As you evaluate FSM software against your business’s needs, make sure the tool you choose offers:
- Automated, intelligent scheduling – Your FSM tool should easily handle your team’s dynamic, complex scheduling needs; like matching technicians to jobs based on multiple skills, real-time locations, irregular availability, and customer history. Some solutions automate the process and are customizable and scalable, so your business is always supported as it grows. They make it easy for field and back-office workers to schedule and share job details, so appointments are less likely to be missed and fewer customers are left frustrated. Plus, if a deskless worker is unable to make an appointment or the customer makes a last-minute change, the system can automatically handle the update in real time, instantly send alerts to relevant people, and adjust schedules as needed.
- Real-time communication – Proper communication is essential for any team, but field workers often lack the right tools for support. They have to toggle between email, phone calls, text messages, and other communication apps to send and receive updates in the field. Powerful FSM software allows technicians to report status updates on the job, connect with operations teams, and ask for assistance in real time and through a centralized app. Simplified communication makes it easier to deliver faster, more comprehensive service and ensures everyone is always on the same page.
- Improved back-office efficiency – Paper-based forms and manual data entry processes increase the likelihood of errors and hinder the productivity of your back-office teams.
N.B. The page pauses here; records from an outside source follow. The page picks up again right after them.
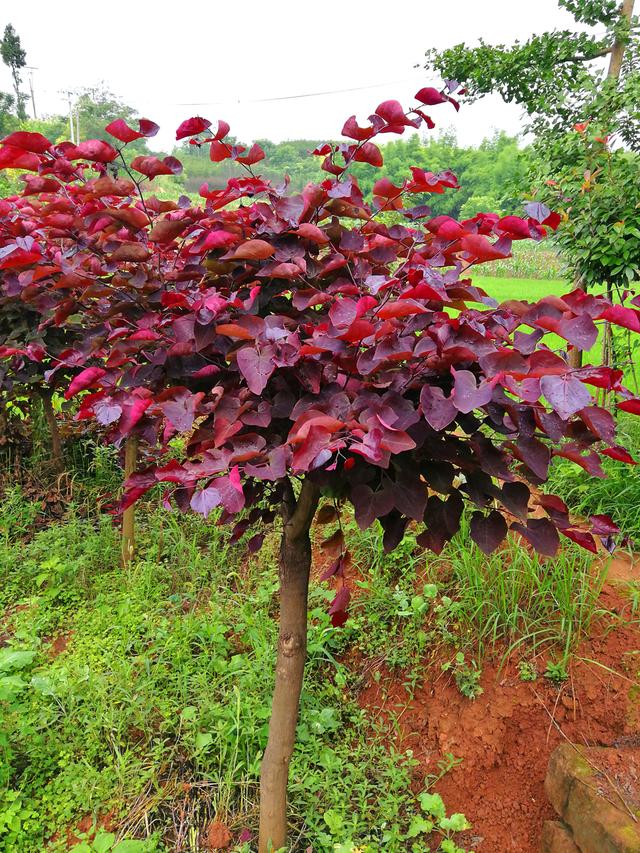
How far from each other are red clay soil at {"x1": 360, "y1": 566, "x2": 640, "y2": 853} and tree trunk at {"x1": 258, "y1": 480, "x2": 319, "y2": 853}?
1.73ft

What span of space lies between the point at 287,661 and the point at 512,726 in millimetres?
873

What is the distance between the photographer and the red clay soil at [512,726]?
5.66 feet

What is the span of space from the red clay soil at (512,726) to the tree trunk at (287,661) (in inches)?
20.7

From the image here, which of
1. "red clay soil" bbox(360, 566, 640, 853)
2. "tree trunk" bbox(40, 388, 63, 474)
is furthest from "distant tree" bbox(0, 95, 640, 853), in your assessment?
"tree trunk" bbox(40, 388, 63, 474)

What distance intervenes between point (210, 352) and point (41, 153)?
470 millimetres

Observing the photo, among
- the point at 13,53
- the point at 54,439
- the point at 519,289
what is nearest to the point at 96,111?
the point at 13,53

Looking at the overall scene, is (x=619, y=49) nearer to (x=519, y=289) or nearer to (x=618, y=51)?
(x=618, y=51)

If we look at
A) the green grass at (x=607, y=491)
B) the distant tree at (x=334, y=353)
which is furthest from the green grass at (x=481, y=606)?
the distant tree at (x=334, y=353)

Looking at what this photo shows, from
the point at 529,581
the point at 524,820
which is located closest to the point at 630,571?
the point at 529,581

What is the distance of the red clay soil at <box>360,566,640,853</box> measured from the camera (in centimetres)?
173

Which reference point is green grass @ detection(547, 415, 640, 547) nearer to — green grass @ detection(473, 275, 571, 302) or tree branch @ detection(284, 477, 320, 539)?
tree branch @ detection(284, 477, 320, 539)

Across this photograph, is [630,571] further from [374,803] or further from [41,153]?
[41,153]

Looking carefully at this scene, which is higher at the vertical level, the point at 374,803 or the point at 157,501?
the point at 374,803

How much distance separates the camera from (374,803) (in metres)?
1.75
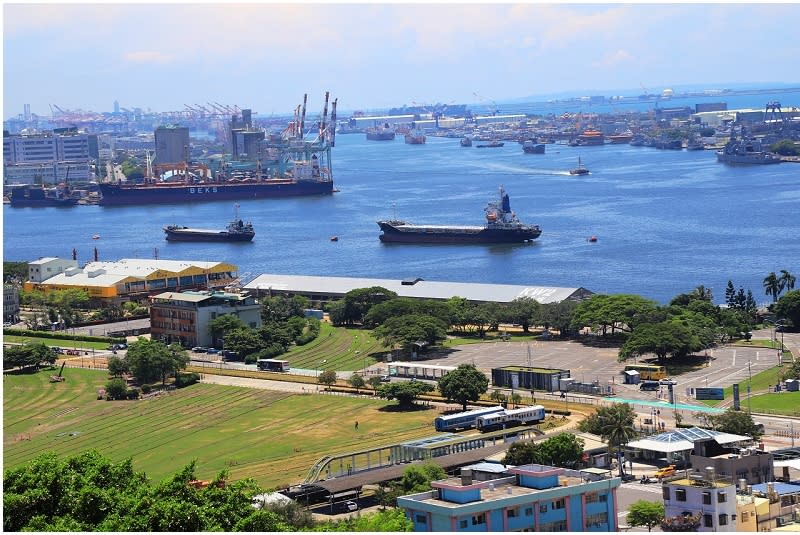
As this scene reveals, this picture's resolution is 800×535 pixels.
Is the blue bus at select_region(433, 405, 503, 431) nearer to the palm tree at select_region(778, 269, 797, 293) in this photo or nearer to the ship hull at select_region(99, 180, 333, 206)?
the palm tree at select_region(778, 269, 797, 293)

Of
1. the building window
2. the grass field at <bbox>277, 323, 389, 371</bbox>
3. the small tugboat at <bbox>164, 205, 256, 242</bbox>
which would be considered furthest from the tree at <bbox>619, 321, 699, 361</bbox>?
the small tugboat at <bbox>164, 205, 256, 242</bbox>

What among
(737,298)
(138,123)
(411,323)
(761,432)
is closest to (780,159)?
(737,298)

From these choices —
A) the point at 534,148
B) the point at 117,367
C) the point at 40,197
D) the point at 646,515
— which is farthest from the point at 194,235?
the point at 534,148

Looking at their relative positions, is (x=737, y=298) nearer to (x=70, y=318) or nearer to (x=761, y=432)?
(x=761, y=432)

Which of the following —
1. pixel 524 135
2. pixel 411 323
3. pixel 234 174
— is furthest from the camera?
pixel 524 135

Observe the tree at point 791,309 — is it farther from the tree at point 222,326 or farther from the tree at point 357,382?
the tree at point 222,326

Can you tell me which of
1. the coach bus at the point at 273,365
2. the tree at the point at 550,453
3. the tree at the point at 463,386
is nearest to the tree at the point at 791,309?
the tree at the point at 463,386
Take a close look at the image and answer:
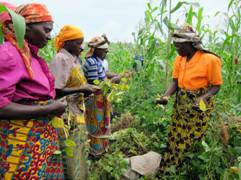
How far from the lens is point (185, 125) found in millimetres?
3395

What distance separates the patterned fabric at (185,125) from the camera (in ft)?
10.8

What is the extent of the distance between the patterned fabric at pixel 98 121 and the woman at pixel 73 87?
677 mm

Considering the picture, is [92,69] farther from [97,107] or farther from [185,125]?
[185,125]

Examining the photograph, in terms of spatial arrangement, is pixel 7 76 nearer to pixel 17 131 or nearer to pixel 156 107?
pixel 17 131

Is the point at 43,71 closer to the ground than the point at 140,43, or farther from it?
farther from it

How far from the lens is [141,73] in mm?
5703

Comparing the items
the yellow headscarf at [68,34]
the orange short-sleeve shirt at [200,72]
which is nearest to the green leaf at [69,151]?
the yellow headscarf at [68,34]

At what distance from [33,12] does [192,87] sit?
5.65 feet

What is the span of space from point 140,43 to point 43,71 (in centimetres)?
394

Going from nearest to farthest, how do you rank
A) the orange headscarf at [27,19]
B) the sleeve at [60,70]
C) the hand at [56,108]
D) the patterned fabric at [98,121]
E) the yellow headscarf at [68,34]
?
the orange headscarf at [27,19] < the hand at [56,108] < the sleeve at [60,70] < the yellow headscarf at [68,34] < the patterned fabric at [98,121]

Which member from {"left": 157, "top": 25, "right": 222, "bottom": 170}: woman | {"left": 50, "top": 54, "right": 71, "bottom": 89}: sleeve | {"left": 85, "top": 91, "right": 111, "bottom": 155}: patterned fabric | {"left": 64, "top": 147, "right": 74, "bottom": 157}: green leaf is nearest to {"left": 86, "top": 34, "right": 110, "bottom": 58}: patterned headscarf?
{"left": 85, "top": 91, "right": 111, "bottom": 155}: patterned fabric

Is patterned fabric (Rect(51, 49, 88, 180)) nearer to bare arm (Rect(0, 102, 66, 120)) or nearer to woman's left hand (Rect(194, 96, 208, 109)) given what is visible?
bare arm (Rect(0, 102, 66, 120))

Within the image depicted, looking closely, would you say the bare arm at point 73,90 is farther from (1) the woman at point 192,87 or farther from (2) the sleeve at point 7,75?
(2) the sleeve at point 7,75

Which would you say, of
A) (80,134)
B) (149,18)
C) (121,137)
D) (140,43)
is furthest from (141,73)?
(80,134)
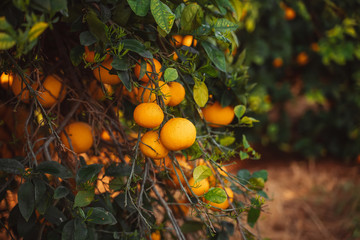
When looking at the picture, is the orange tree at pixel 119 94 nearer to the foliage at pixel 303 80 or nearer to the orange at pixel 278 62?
the foliage at pixel 303 80

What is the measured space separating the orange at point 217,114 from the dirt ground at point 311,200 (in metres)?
0.74

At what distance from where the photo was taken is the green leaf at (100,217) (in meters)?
0.71

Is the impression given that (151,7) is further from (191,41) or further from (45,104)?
(45,104)

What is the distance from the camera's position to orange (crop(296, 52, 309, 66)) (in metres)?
2.93

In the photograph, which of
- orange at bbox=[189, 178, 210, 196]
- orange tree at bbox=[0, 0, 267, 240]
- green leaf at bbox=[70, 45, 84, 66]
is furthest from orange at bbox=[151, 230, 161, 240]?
green leaf at bbox=[70, 45, 84, 66]

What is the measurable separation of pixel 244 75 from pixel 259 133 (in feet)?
7.77

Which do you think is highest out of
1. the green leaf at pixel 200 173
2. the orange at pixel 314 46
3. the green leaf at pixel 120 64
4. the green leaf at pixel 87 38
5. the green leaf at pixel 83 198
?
the green leaf at pixel 87 38

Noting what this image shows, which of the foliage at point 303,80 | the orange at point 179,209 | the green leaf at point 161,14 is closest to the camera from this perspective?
the green leaf at point 161,14

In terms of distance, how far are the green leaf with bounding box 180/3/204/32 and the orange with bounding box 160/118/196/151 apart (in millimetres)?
222

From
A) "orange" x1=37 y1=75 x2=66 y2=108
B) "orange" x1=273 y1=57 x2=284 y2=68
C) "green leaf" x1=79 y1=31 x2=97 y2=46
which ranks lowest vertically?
"orange" x1=273 y1=57 x2=284 y2=68

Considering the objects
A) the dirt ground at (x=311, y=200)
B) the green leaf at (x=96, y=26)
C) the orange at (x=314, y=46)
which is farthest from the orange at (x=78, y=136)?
the orange at (x=314, y=46)

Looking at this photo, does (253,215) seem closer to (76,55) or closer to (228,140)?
(228,140)

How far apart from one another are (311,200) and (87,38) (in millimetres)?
2191

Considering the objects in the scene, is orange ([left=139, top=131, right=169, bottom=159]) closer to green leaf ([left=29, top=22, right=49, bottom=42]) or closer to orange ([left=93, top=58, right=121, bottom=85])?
orange ([left=93, top=58, right=121, bottom=85])
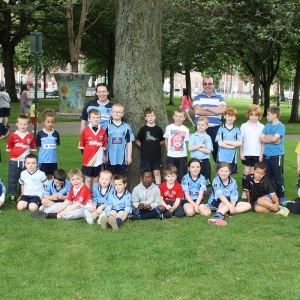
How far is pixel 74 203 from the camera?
680cm

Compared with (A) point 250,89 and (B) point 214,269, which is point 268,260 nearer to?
(B) point 214,269

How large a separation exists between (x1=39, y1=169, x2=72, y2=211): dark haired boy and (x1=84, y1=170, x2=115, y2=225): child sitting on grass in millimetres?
602

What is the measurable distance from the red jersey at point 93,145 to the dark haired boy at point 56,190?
1.44ft

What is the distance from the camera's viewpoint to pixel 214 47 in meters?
23.3

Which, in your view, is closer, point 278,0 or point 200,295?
point 200,295

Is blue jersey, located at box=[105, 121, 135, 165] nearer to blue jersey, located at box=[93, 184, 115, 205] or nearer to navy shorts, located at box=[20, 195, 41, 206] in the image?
blue jersey, located at box=[93, 184, 115, 205]

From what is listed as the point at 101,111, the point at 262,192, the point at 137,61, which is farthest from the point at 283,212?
the point at 137,61

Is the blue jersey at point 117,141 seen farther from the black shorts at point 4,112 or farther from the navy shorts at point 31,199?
the black shorts at point 4,112

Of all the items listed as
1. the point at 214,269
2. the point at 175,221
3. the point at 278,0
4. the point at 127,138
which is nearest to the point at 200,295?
the point at 214,269

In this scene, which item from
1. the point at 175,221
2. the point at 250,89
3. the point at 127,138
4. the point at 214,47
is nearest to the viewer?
the point at 175,221

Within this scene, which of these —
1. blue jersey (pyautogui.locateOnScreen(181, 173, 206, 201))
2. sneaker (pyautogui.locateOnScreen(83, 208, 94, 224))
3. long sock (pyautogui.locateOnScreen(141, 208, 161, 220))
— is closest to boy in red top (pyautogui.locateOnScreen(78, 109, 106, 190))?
sneaker (pyautogui.locateOnScreen(83, 208, 94, 224))


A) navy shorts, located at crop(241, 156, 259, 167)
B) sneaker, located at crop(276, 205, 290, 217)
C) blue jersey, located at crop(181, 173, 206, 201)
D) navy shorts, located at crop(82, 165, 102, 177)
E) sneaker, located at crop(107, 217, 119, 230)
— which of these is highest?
navy shorts, located at crop(241, 156, 259, 167)

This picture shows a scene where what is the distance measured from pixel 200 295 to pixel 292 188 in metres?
5.56

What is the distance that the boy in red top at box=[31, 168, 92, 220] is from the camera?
672 centimetres
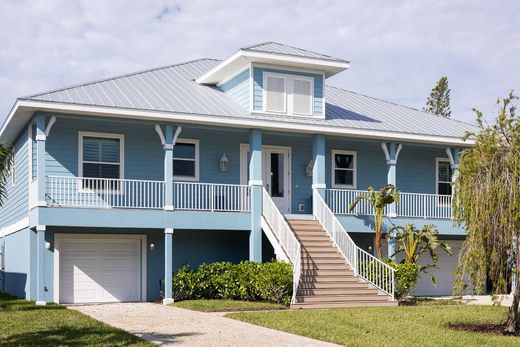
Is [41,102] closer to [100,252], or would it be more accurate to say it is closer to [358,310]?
[100,252]

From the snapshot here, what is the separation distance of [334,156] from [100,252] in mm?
8282

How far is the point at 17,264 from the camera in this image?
23.1 metres

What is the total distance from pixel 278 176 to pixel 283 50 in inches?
157

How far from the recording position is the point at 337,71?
23.6 meters

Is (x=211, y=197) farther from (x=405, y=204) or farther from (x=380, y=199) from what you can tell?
(x=405, y=204)

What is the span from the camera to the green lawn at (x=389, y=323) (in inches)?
492

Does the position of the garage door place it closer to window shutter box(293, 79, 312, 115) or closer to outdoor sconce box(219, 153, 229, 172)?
outdoor sconce box(219, 153, 229, 172)

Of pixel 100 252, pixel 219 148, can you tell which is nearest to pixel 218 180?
pixel 219 148

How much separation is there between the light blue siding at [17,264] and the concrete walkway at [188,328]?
158 inches

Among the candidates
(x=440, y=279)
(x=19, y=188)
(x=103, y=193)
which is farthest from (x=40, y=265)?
(x=440, y=279)

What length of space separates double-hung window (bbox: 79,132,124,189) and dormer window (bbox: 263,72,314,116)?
4521mm

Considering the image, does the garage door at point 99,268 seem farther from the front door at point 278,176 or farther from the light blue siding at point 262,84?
the light blue siding at point 262,84

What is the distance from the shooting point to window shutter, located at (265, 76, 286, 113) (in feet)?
74.4

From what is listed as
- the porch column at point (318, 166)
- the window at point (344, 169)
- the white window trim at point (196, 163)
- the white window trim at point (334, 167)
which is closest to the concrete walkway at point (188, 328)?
the white window trim at point (196, 163)
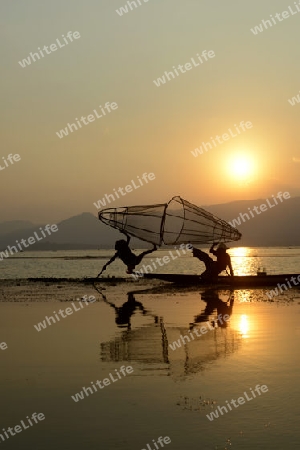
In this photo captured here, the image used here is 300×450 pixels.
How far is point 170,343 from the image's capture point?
56.8ft

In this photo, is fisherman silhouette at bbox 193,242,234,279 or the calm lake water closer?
the calm lake water

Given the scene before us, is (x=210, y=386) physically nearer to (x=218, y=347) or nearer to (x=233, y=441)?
(x=233, y=441)

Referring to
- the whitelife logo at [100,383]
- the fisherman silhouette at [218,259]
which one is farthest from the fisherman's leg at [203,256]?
the whitelife logo at [100,383]

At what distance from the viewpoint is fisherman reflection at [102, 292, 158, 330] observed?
22.0 metres

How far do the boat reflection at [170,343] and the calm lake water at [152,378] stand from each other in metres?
0.03

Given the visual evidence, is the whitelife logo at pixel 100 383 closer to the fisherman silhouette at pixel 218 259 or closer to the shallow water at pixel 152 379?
the shallow water at pixel 152 379

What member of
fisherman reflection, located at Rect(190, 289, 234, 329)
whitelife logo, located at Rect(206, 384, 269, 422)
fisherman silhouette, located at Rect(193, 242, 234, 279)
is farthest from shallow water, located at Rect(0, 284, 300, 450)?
fisherman silhouette, located at Rect(193, 242, 234, 279)

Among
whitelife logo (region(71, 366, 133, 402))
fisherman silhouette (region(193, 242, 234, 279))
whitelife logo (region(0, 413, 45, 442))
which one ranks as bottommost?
fisherman silhouette (region(193, 242, 234, 279))

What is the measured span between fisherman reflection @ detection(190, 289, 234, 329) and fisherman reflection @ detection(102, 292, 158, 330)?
68.9 inches

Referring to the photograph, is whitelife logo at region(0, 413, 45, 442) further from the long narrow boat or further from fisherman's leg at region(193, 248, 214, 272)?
the long narrow boat

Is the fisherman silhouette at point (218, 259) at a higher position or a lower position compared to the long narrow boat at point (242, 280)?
higher

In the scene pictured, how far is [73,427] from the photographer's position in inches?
390

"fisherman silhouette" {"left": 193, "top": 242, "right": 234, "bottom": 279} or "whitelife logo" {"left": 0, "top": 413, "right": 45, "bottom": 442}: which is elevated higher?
"whitelife logo" {"left": 0, "top": 413, "right": 45, "bottom": 442}

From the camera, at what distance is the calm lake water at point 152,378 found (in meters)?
9.48
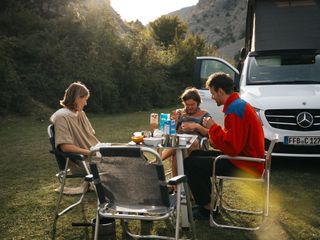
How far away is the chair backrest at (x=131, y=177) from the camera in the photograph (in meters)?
3.51

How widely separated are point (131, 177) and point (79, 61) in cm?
1687

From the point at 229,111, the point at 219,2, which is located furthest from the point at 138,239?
the point at 219,2

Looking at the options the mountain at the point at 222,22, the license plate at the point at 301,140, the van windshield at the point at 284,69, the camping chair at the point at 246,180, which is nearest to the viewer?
the camping chair at the point at 246,180

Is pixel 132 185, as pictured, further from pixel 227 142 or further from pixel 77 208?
pixel 77 208

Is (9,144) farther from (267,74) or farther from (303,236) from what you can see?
(303,236)

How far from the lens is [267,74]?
8141 millimetres

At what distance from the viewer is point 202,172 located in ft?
16.1

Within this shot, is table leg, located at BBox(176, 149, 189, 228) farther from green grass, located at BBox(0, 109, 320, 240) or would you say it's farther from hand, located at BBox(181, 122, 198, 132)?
hand, located at BBox(181, 122, 198, 132)

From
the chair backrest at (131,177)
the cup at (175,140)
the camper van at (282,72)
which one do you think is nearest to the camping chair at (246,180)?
the cup at (175,140)

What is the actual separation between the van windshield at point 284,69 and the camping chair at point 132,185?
4.69m

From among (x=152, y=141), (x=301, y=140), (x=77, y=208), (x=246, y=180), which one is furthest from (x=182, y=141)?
(x=301, y=140)

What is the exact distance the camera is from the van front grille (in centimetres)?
692

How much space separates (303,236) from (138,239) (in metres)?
1.64

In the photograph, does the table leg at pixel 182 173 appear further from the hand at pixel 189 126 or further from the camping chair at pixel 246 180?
the hand at pixel 189 126
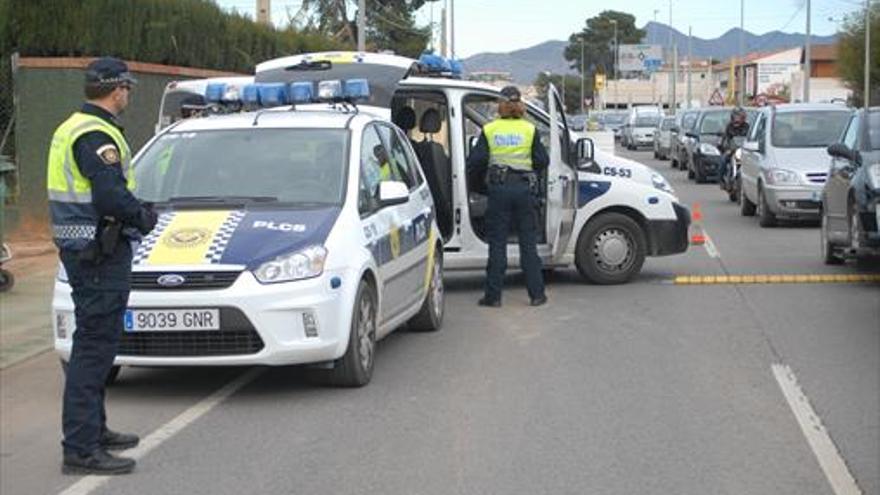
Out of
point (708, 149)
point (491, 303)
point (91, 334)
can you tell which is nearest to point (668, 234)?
point (491, 303)

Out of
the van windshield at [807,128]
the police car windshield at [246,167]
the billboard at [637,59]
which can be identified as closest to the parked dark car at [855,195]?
the van windshield at [807,128]

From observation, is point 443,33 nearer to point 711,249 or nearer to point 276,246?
point 711,249

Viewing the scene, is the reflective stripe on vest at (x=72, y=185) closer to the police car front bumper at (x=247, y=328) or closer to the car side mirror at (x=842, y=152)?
the police car front bumper at (x=247, y=328)

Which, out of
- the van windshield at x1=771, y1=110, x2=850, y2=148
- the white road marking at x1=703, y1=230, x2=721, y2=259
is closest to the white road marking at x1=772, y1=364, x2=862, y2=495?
the white road marking at x1=703, y1=230, x2=721, y2=259

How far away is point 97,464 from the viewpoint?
20.0ft

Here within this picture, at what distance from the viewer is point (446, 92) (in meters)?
11.7

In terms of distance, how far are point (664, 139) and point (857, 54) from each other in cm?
2393

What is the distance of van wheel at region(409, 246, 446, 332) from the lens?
970cm

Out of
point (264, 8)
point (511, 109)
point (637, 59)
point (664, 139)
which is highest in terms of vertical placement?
point (637, 59)

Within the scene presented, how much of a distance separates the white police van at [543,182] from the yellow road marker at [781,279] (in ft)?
1.53

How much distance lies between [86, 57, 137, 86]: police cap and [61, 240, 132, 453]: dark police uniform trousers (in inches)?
30.3

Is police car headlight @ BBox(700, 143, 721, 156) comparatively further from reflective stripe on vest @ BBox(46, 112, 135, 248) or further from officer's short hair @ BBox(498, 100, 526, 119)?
reflective stripe on vest @ BBox(46, 112, 135, 248)

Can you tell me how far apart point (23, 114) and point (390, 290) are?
354 inches

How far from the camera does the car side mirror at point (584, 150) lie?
39.8ft
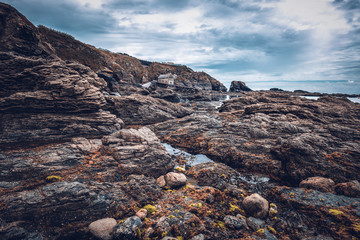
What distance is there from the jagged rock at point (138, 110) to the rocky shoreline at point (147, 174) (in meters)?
4.29

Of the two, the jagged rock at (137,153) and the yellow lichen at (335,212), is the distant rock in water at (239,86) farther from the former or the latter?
the yellow lichen at (335,212)

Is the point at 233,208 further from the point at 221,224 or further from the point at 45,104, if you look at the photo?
the point at 45,104

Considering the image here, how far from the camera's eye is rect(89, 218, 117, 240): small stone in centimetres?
771

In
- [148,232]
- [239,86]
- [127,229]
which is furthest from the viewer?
[239,86]

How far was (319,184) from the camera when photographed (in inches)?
420

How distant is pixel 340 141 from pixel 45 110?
31629 mm

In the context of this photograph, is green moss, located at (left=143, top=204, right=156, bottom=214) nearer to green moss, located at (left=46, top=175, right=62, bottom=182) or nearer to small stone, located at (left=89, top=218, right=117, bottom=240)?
small stone, located at (left=89, top=218, right=117, bottom=240)

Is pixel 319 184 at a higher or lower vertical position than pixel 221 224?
higher

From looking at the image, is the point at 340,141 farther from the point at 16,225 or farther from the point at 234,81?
the point at 234,81

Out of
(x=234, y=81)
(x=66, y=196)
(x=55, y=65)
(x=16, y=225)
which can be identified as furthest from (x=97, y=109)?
(x=234, y=81)

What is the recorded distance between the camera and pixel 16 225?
7.23 m

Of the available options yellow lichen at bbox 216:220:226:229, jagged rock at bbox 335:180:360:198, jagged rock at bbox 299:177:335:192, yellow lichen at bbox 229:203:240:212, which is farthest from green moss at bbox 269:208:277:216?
jagged rock at bbox 335:180:360:198

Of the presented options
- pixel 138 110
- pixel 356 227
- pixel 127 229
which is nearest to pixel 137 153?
pixel 127 229

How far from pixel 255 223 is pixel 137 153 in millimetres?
10331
Your FSM system should make it easy for field workers to collect data (like photos, e-signatures, digital forms, and other paperwork) on the job, then automatically sync that data to your system of record. Some tools, like Skedulo, even work offline, so data is never lost in areas without connectivity. That way, your back-office workers always have quick, seamless access to the information they need, and your business is never slowed down.
- Pipeline analysis and prediction – Your workforce data is a powerful piece of your larger operational puzzle; so make sure you’re putting it to work. Modern FSM tools use all of your teams’ relevant data to uncover the availability and capacity of your entire workforce. They generate robust reports that help you accurately forecast service demand and predict pipeline, so you’re always one step ahead.
An FSM tool with the right capabilities eliminates the time-consuming, repetitive tasks that hamper your team’s productivity. It offers the transparency, workflow efficiency, seamless communication, and analysis required to continuously improve your field service operations. With the right software, you can identify and resolve the operational issues that inhibit service delivery and surpass your competitors.
Intelligent Tools for a Competitive Field Service Operation
Successful field service management requires a strong end-to-end operation that’s both reliable and flexible. As businesses adapt to industry changes and rising customer expectations, they need powerful processes and tools that ensure the efficiency and productivity of their blended workforce.
Skedulo’s field service management software goes beyond traditional FSM, with tools that were built to meet the unique needs of deskless workers. With Skedulo, field service organizations can centrally manage their workforce, automate their scheduling and dispatching processes, enable real-time communication, and scale their operations with data-driven decisions.